● What to produce: Could you retype exactly the lines below between the one holding "BAYTON Huelva Flat Sandals - Image 5" and the one holding "Розовый чехлы для", inclusive, leaving out any pictures?

● Task input:

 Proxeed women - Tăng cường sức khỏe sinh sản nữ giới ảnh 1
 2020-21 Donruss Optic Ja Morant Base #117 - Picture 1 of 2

---

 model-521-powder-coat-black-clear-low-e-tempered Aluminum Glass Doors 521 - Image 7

--

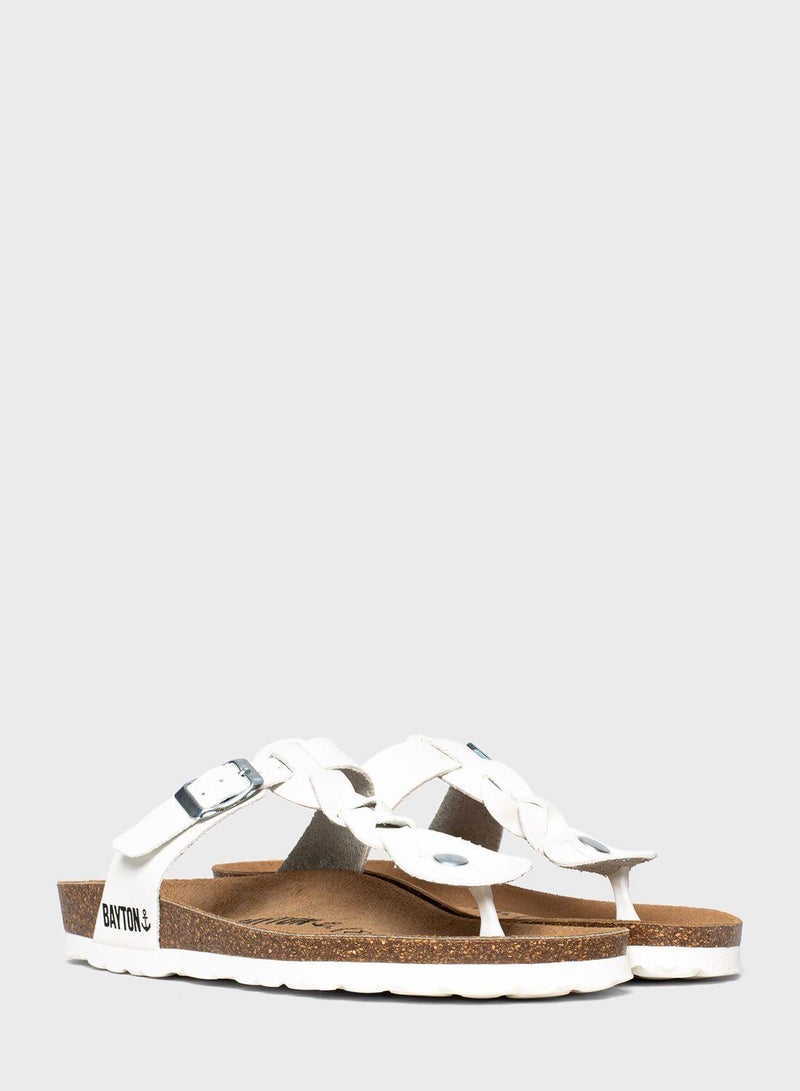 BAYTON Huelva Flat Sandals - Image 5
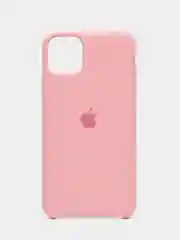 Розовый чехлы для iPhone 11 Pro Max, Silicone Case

● Reply:
 BAYTON Huelva Flat Sandals - Image 5
 Розовый чехлы для iPhone 11 Pro Max, Silicone Case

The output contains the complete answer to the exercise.